Slate: “As a baseline matter, the evidence that the former president committed crimes seems powerful. In Cohen’s guilty plea, he stated under penalty of perjury that Trump ‘directed him to commit a crime by making payments to two women for the principal purpose of influencing an election.’ That testimony is supported by an audio recording in which Cohen and Trump discussed the hush money payment to McDougal and how it could be accomplished surreptitiously through a shell company.”
“Trump has also indicated more than once that he was directly involved in the payments to Clifford, including saying in 2018 that the payments ‘came from me.’ He made a further admission last week on his social media platform, Truth Social, apparently acknowledging that he coordinated with Cohen to make the payments.”
“And all of this is backed up by the Trump Organization’s internal business records, falsely describing the reimbursements to Cohen as ‘legal expenses.’ Trump himself signed six of the repayment checks, including while in the Oval Office.”
“The first major criminal charges that Donald Trump could face for interfering in the 2020 election might come from Atlanta — and what happens in Georgia isn’t expected to stay in Georgia,” Bloomberg reports.
“Fulton County District Attorney Fani Willis said her decision is ‘imminent’ on whether to indict the former president, which would make him the first US president charged with a crime. That decision will have a ripple effect on the Justice Department’s special counsel probe and other investigations circling Trump.”

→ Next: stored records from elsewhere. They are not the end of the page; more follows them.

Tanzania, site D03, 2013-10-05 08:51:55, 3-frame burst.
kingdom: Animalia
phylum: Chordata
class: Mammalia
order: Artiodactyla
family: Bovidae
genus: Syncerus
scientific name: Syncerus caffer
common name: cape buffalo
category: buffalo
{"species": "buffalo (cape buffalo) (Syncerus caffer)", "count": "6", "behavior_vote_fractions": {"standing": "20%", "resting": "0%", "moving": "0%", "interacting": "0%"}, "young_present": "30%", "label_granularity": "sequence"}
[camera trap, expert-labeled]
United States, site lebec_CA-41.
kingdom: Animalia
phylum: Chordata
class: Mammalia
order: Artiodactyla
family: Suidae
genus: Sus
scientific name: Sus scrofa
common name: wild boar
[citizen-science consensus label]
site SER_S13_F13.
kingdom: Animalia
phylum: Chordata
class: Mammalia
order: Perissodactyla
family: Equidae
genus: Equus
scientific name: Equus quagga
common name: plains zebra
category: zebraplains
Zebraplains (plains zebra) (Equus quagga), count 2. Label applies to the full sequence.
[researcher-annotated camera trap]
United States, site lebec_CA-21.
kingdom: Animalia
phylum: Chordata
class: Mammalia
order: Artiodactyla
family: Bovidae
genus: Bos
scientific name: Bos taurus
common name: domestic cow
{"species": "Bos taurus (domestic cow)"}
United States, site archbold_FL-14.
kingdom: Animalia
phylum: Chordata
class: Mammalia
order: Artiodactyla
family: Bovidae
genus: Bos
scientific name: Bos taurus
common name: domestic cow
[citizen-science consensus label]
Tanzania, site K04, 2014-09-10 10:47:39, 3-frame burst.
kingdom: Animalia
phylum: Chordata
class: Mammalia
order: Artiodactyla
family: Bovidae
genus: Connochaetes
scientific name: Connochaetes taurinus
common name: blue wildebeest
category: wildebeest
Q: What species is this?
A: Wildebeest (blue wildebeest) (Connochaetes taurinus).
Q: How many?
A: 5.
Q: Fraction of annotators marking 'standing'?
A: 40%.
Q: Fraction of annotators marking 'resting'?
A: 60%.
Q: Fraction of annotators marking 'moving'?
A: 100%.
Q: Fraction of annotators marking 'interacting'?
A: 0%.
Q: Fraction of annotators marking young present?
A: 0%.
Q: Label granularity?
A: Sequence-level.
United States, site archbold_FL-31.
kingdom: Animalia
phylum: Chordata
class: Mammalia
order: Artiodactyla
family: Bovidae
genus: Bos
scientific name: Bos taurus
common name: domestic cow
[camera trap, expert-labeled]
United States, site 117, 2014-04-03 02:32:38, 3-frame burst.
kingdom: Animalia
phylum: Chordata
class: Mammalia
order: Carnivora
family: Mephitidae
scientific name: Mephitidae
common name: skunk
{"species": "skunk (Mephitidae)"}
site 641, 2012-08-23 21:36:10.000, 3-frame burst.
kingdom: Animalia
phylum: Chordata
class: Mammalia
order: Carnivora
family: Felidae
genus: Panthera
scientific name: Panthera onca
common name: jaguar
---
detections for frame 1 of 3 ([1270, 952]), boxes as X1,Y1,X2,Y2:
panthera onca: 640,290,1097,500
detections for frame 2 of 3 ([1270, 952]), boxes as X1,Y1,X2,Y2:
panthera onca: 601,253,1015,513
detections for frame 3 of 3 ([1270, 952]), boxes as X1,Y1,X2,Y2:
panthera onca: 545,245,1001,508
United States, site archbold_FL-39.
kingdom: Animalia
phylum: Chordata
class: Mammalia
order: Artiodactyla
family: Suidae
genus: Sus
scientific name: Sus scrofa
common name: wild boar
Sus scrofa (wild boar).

“If Willis goes first, that case would road-test possible testimony, helping to determine what evidence holds up in court and providing a blueprint for prosecutions involving other battleground states where Trump and his supporters tried to undermine President Joe Biden’s win.”
“Legal experts say nothing stops a US special counsel overseeing the federal Trump probe from pursuing similar charges at the federal level, regardless of what Willis ultimately does.”
“Federal law enforcement officers say they seized 11 guns, a silencer, more than 1,000 rounds of ammunition, body armor plates and several pounds of a binary explosive from a Springfield man with ties to the Boogaloo extremist anti-government group,” the Springfield News-Leader reports.
“Imagine members strutting around the corridors of Congress in late 2001 with a Boeing 747 lapel pin, or wearing a spiky replica of the coronavirus when New York City’s morgues were overflowing in the spring of 2020. Explain to me how worshiping an AR-15 — when the blood stains are still being scrubbed off a dance studio in Monterey Park, Club Q in Colorado Springs, or a bus in Charlottesville — is any different, really?”